Deep Search
Description
Scientists don’t know what dark matter is. But they have some ideas of what it isn’t. And they took a big step in ruling out some possibilities with the release of a study last year.
Dark matter produces no energy – the reason it’s described as “dark.” But we know it’s there because its gravity pulls on the visible matter around it. In fact, it appears to make up about 85 percent of all the matter in the universe.
The leading idea says dark matter consists of some kind of subatomic particle. A top candidate is called a WIMP – a weakly interacting massive particle.
Although dark matter almost never interacts with normal matter, it might occasionally do so – ramming into the nucleus of a normal atom. That would produce a tiny spark of light, which detectors might see.
One experiment is LUX-ZEPLIN. It’s in a former gold mine, almost a mile below the town of Lead, South Dakota. The rock above it blocks other types of particles from reaching the experiment.
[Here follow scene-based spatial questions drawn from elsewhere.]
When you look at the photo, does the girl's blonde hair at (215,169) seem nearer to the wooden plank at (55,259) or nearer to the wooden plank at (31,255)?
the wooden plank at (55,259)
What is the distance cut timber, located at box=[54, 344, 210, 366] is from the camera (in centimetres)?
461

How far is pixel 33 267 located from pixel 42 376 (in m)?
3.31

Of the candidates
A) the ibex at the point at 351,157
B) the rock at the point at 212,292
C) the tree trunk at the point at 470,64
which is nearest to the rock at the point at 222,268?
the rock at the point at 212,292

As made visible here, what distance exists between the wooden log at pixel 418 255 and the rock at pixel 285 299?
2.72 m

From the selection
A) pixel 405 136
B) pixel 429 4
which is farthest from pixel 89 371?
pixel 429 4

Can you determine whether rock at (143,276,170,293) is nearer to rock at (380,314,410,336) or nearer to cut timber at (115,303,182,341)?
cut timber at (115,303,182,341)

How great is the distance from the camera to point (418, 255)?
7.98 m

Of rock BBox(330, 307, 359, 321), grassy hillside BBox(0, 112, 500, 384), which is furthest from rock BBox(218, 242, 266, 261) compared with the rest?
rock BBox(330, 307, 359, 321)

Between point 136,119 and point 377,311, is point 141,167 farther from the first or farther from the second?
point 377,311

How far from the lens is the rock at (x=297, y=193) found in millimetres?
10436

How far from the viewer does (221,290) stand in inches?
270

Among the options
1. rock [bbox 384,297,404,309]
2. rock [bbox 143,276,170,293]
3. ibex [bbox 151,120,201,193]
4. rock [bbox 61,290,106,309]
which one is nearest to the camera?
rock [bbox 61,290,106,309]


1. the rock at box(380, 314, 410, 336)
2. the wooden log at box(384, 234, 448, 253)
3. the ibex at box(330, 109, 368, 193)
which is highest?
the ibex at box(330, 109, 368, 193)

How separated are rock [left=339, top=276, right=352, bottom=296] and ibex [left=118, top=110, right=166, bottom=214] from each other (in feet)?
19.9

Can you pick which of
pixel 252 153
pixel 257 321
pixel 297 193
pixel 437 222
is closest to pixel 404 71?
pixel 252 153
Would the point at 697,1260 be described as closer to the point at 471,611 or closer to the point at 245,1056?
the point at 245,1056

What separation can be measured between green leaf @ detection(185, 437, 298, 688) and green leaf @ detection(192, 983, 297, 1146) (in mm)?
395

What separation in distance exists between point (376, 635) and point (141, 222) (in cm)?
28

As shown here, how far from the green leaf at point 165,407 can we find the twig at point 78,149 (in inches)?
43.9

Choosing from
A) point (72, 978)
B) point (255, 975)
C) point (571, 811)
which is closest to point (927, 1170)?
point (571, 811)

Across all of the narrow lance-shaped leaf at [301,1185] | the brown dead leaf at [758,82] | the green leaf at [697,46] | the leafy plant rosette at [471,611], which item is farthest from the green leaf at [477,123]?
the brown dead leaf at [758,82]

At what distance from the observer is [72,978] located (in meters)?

Its detectors are inside a vat filled with about 8,000 tons of liquid xenon. The hope is that a WIMP will hit a xenon molecule and trigger that spark of light.
Project scientists conducted 280 days of observations. And they didn’t find any indication of WIMPs. But their test was the most sensitive yet for certain types of WIMPs. So the experiment rules out some candidate particles – narrowing the possibilities for dark matter.